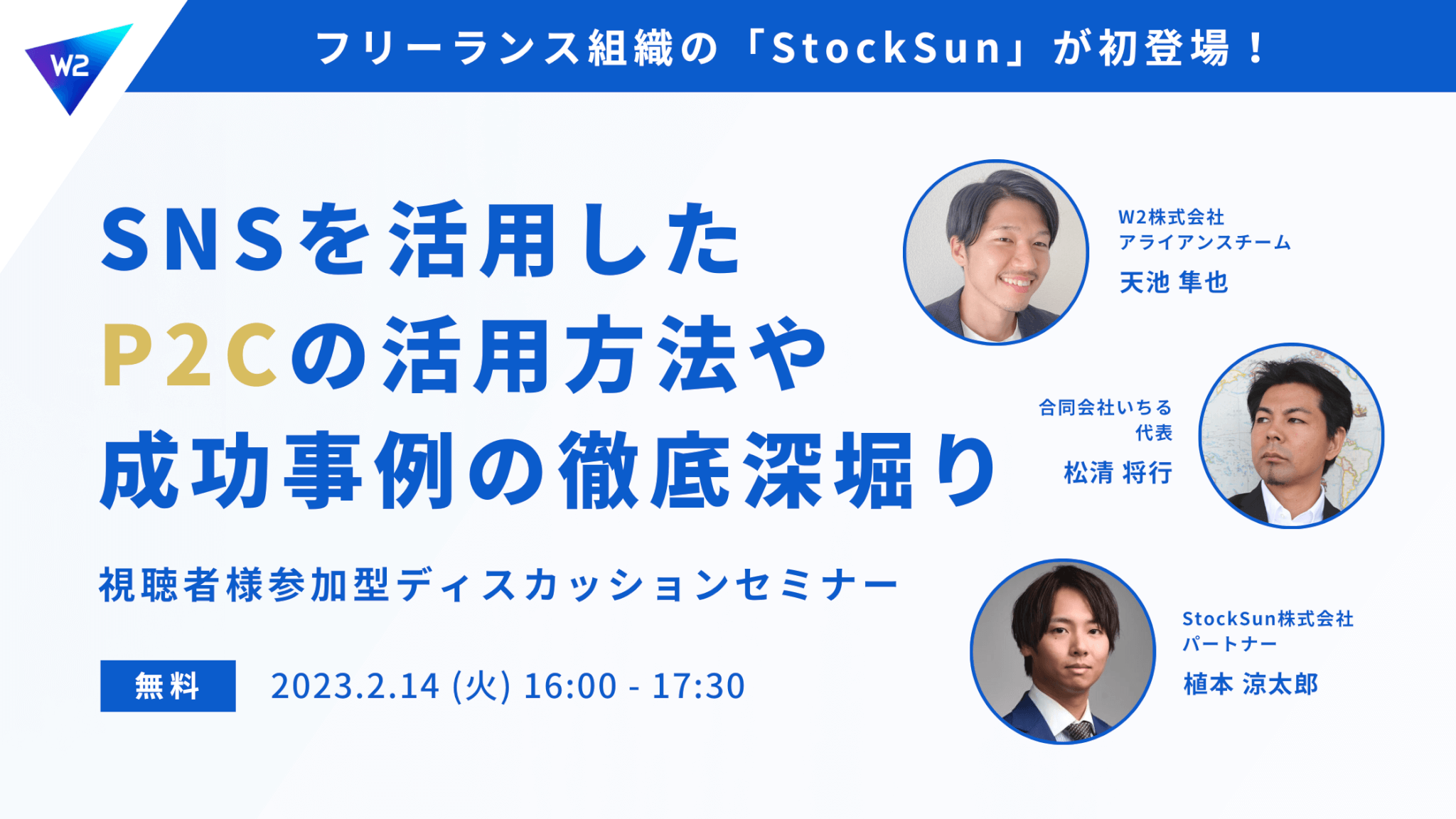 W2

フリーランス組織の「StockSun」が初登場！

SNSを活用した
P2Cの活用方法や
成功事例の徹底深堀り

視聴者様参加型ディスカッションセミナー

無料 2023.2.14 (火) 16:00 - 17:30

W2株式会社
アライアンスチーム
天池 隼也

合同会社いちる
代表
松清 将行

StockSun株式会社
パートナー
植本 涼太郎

____

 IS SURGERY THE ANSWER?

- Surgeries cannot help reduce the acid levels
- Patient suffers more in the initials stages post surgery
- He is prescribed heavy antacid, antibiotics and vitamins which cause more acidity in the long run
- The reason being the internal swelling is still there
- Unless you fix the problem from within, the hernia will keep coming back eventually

____

### [Aim of the task]
Once you have found every line above holding the word "more", copy those lines.

### [Answer box]
- Patient suffers more in the initials stages post surgery
- He is prescribed heavy antacid, antibiotics and vitamins which cause more acidity in the long run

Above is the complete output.